Bir arkadaş anlatıyor:
“Hulûsi Efendi Hazretleri’nin zahirde en belirgin ve örnek olan alışkanlıklarından birisi de kuşkusuz, kitap sevgisi, kütüphane kurması ve kitap okuyup inceleme alışkanlığıdır. Doğuş yolu ile edindiği bilgileri, hemen her fırsatta okuduğu kitaplar ve incelemeleriyle geliştirmesi ve pekiştirmesi buna paralel olarak da, duyuş ve duygularını yazmasıdır.
Darende’de çoğu okullarda, okulların açılması ve donanımlarında katkıları olduğu gibi özel ya da kamuya ait kütüphane kurulması; kitaba değer verilmesi, korunması ve okunmasında da büyük katkıları ve büyük teşvikleri olmuştur. ‘Darende’de bölgenin en zengin kütüphaneleri bulunmaktadır.’ tespitinin yapılmasını hazırlamıştır.
Bunca sevgisi, bunca gayreti ve sıcak ilgisiyle oluşturduğu kütüphanelerdeki kitapları ‘Acaba okuyabiliyor mu? En azından buna zaman bulabiliyor mu?’ sorusu çoğu kafalarda belirir olmuştur.

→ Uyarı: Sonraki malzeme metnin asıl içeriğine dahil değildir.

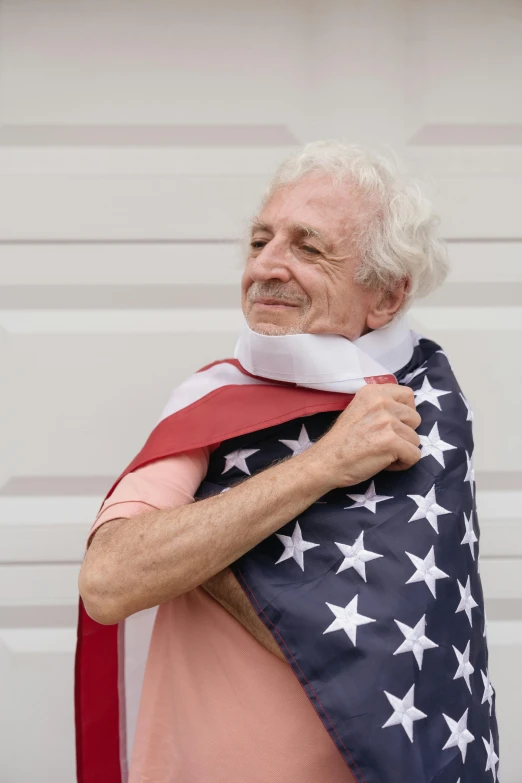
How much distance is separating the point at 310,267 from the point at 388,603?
1.97 ft

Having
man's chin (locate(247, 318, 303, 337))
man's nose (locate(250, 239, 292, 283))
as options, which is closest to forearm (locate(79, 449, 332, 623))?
man's chin (locate(247, 318, 303, 337))

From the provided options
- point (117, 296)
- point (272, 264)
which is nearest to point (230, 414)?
point (272, 264)

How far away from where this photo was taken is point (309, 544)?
4.14 ft

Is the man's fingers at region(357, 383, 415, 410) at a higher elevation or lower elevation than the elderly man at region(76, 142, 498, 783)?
higher

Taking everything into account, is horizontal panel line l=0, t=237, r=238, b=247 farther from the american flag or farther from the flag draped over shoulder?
the american flag

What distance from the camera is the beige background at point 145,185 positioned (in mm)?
1951

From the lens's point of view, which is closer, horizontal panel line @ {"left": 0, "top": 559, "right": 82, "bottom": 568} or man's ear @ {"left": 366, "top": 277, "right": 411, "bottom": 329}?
man's ear @ {"left": 366, "top": 277, "right": 411, "bottom": 329}

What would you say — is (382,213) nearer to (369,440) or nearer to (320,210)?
(320,210)

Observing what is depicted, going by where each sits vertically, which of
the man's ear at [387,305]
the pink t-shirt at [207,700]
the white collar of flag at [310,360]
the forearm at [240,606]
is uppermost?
the man's ear at [387,305]

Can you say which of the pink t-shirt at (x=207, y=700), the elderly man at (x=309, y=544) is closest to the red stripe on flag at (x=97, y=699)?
the elderly man at (x=309, y=544)

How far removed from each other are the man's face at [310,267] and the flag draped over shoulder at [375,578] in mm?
121

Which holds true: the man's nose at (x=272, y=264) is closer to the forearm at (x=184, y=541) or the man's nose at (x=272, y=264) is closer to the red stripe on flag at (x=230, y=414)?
the red stripe on flag at (x=230, y=414)

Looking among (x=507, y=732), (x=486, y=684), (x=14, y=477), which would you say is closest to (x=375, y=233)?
(x=486, y=684)

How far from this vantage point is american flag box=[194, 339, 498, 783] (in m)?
1.17
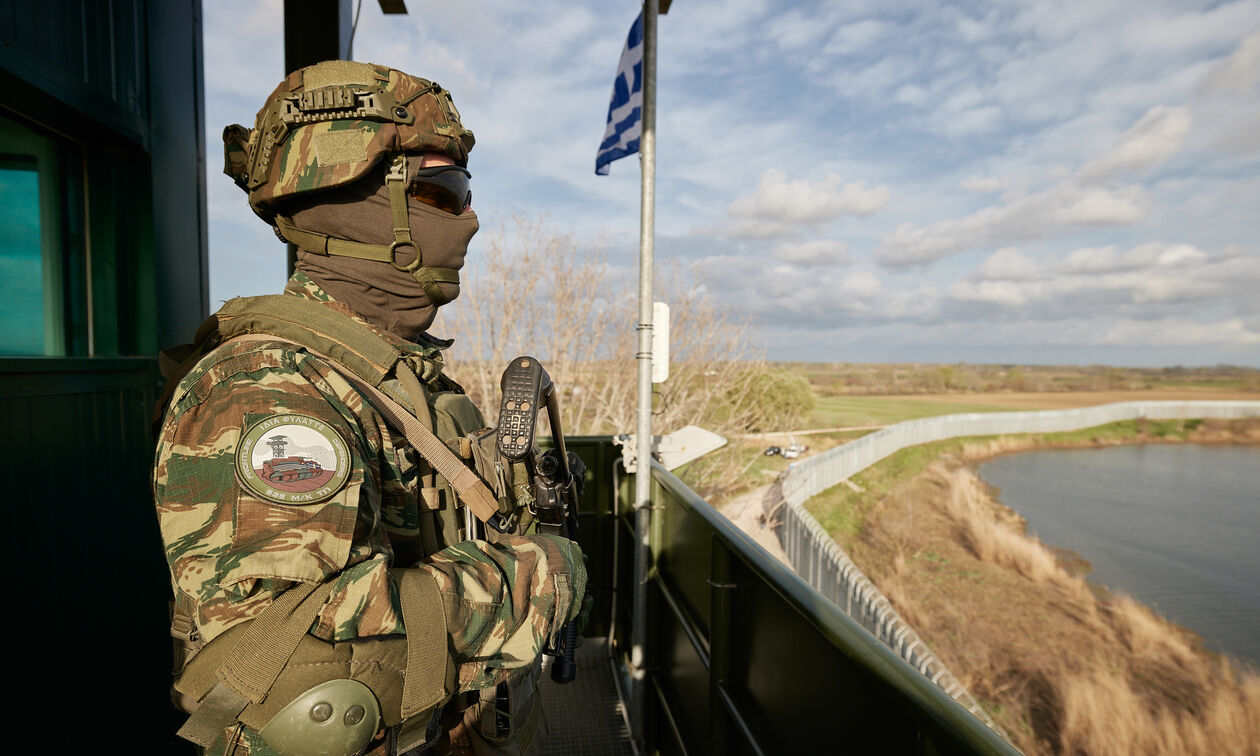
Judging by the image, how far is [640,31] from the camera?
3561 mm

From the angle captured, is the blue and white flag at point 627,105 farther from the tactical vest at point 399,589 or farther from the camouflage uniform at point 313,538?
the camouflage uniform at point 313,538

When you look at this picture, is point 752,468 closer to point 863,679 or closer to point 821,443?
point 863,679

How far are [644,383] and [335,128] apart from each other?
214 centimetres

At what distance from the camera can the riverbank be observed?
26688mm

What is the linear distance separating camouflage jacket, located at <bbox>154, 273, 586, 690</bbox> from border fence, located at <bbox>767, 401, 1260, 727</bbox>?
2.85ft

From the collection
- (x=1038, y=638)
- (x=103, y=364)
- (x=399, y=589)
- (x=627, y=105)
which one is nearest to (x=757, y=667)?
(x=399, y=589)

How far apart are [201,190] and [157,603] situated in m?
1.85

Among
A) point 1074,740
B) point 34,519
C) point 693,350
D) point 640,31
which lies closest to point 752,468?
point 693,350

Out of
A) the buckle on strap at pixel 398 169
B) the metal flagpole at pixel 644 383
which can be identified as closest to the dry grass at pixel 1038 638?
the metal flagpole at pixel 644 383

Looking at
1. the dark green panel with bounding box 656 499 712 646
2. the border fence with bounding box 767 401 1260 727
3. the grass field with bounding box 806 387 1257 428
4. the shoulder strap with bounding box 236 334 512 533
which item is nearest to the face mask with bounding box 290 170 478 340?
the shoulder strap with bounding box 236 334 512 533

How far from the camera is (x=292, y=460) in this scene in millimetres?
1092

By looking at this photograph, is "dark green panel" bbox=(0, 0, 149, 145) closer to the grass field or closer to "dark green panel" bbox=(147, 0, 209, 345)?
"dark green panel" bbox=(147, 0, 209, 345)

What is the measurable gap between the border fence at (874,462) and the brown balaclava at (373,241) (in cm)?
147

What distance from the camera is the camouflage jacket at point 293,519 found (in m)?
1.08
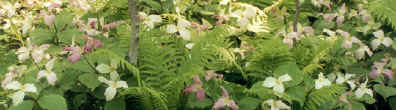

Bir öğlen sonu, öğretmen arkadaşımla, derneğin bir işi için ziyaretine giderken yolda kitap ve okumadan söz ettik ve ister istemez, ‘Osman Hulûsi Efendi bu kitapları okuma ve inceleme fırsatı buluyorlar mı acaba?’ sorusunu kendi kendimize sorduk. Eski, mütevazı tek katlı evlerine kabul edilip huzurlarına vardığımızda, önlerinde beyaz kalın ciltli büyücek bir kitabı inceliyor olarak bulduk. Kapıdan içeri girer girmez bizi gördüklerinde biz daha bir şey söylemeden ilk sözleri: ‘Evet kardeşlerim fırsat buldukça bu kitapları okuyor ve inceliyoruz.’ oldu.”
“TÜRK BİLGELİĞİNİN ZİRVESİ”
2 Haziran 2012 tarihinde İstanbul Lütfi Kırdar Kongre Merkezinde Es-Seyyid Osman Hulûsi Efendi Vakfı tarafından tertip edilen Uluslararası Somuncu Baba ve Hulûsi Efendi Sempozyumunda yedi farklı ülkeden onlarca akademisyen tebliğ sundular. Bunlardan biri de Azerbaycan’ın kanaat önderlerinden çağımızın özlü söz üstatlarından, Hacı Ferhat Mirza’nın tespitleriyle yazımızı bitirirken, Hulûsi Efendi Hazretlerinin filozof, şair, mutasavvıf, din adamı, mürşid-i kâmil, örnek insan, gönüller sultanı gibi güzel vasıflarının yanında filozoflukla paralel olarak, “Türk Bilgeliğinin Zirvesi” tabirinin konumuzla olan irtibatına dikkat çekmek istiyorum…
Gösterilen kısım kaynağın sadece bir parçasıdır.